[Items stored from a collection]
#####
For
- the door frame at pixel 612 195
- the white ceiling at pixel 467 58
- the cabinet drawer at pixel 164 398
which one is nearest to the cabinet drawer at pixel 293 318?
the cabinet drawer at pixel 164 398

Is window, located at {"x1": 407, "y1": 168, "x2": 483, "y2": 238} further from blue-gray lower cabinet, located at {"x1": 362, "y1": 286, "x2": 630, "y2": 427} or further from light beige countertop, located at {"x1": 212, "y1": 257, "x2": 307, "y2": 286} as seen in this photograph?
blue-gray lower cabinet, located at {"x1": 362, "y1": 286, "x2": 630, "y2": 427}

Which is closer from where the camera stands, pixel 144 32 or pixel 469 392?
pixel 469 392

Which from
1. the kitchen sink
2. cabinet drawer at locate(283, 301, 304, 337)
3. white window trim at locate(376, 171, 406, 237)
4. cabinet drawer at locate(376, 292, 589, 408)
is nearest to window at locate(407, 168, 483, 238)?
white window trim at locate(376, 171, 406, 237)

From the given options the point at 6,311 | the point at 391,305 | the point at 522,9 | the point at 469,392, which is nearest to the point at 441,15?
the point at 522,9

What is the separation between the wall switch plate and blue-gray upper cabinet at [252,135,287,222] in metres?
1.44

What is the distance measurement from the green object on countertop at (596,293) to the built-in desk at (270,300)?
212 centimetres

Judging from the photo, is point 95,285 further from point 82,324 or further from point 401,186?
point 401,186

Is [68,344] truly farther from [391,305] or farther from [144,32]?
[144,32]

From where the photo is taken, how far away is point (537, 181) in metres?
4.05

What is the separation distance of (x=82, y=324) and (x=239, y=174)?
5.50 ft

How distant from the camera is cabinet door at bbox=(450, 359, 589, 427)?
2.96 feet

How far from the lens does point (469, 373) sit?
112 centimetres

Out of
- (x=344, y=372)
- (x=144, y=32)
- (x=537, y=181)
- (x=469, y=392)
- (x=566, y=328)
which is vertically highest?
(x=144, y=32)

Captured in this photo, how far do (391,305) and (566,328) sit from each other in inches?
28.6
#####
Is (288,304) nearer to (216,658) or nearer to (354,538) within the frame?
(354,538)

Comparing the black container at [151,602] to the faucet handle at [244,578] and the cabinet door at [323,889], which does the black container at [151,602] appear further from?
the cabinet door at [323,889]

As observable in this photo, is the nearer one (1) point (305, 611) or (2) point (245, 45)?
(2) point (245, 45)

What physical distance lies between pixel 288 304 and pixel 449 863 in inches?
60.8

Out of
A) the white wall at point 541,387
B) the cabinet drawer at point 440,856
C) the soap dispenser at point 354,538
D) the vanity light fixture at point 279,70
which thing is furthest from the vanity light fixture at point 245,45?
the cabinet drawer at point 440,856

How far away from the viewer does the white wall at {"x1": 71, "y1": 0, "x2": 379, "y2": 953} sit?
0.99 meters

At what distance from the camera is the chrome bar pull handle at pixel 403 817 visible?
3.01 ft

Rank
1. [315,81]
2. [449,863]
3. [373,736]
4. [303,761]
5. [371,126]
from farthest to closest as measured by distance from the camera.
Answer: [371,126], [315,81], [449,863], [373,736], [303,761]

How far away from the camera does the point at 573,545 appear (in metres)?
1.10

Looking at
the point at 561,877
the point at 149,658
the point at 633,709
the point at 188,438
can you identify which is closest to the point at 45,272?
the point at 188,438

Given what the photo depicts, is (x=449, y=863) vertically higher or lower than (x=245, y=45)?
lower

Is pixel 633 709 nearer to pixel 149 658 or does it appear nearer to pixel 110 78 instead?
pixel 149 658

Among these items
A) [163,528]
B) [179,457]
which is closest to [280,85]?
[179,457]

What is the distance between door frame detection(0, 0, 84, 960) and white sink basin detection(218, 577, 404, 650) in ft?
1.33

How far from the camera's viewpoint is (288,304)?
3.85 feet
#####
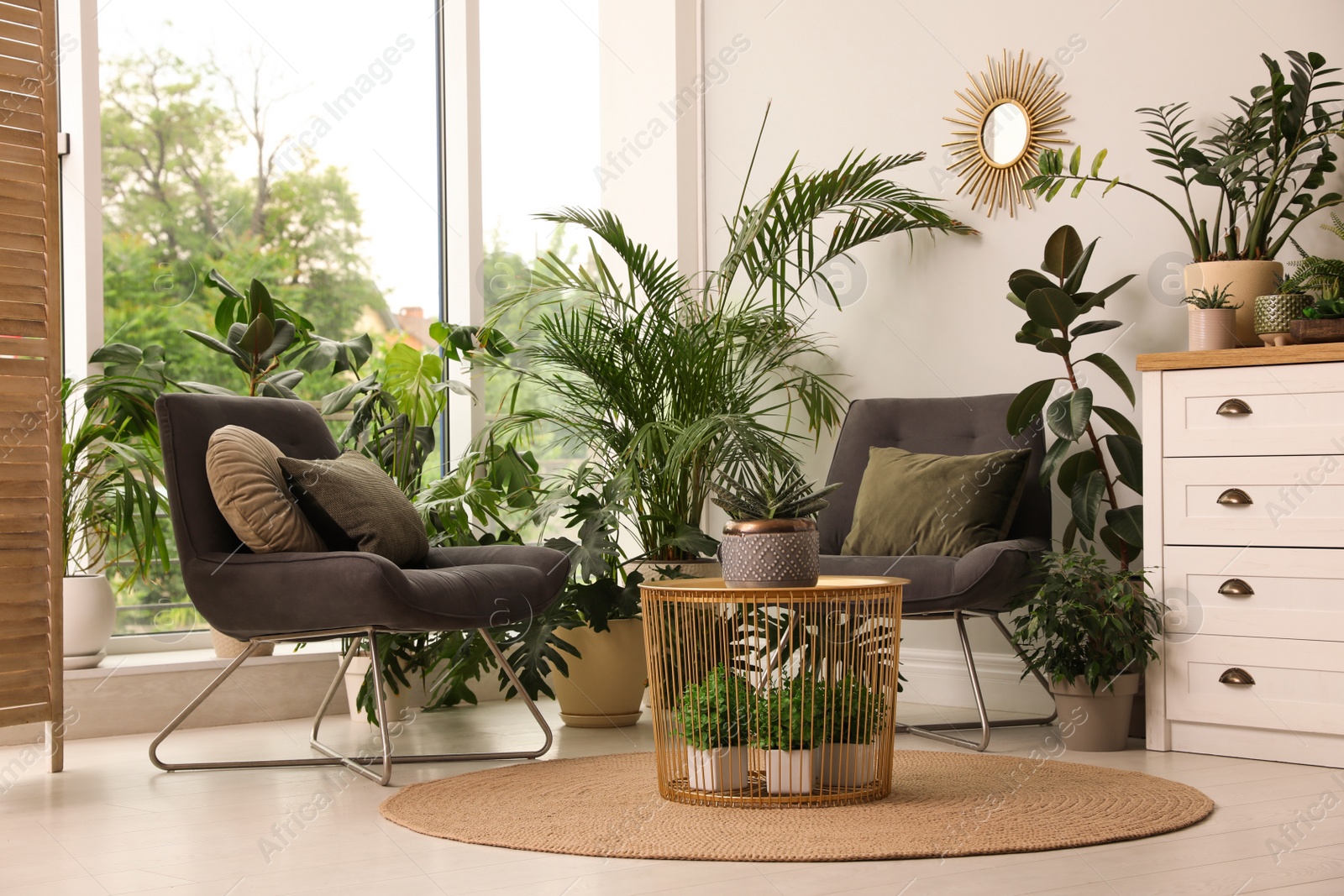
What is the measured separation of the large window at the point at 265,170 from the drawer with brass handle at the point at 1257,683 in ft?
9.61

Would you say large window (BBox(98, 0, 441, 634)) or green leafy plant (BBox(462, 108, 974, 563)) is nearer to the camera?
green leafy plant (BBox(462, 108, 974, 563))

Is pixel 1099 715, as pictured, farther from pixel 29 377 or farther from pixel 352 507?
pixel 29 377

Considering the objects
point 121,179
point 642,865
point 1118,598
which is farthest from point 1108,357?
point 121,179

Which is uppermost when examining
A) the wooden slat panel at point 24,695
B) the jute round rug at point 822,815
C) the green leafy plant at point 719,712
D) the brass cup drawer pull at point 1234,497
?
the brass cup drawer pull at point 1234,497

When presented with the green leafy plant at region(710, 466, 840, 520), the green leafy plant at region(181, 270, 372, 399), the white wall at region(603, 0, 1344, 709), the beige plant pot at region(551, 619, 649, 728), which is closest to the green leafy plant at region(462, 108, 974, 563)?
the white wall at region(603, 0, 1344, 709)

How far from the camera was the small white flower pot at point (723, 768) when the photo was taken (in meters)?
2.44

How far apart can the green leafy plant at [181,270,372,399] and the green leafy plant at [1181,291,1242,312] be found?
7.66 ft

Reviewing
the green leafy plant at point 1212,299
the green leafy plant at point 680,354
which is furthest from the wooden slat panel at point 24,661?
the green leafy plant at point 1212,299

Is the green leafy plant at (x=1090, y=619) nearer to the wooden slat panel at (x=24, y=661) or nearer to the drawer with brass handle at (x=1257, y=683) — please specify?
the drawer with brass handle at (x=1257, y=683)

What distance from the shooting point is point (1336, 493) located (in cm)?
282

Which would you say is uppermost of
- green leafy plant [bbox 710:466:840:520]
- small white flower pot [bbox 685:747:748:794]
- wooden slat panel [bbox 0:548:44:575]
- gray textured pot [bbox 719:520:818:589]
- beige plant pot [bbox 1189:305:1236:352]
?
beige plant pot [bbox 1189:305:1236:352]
#####
Please copy out everything from the line containing "Is (288,304) nearer" down to the line containing "Answer: [371,126], [315,81], [449,863], [373,736], [303,761]", with both of those lines included and nothing else.

Is (288,304) nearer to (216,658) or nearer to (354,538) within the frame?
(354,538)

Comparing the black container at [151,602] to the faucet handle at [244,578] and the cabinet door at [323,889], which does the black container at [151,602] appear further from?
the cabinet door at [323,889]

As observable in this photo, is the nearer one (1) point (305, 611) or (2) point (245, 45)?
(2) point (245, 45)

What physical distance lies between pixel 288 304 and pixel 449 863 in inches?
60.8

Out of
A) the white wall at point 541,387
B) the cabinet drawer at point 440,856
C) the soap dispenser at point 354,538
D) the vanity light fixture at point 279,70
which thing is furthest from the vanity light fixture at point 245,45?
the cabinet drawer at point 440,856

How far away from the viewer does the white wall at {"x1": 71, "y1": 0, "x2": 379, "y2": 953} sit?
0.99 meters

At what distance from the camera is the chrome bar pull handle at pixel 403 817 visible?
3.01 ft

Rank
1. [315,81]
2. [449,863]
3. [373,736]
4. [303,761]
5. [371,126]
from farthest to closest as measured by distance from the camera.
Answer: [371,126], [315,81], [449,863], [373,736], [303,761]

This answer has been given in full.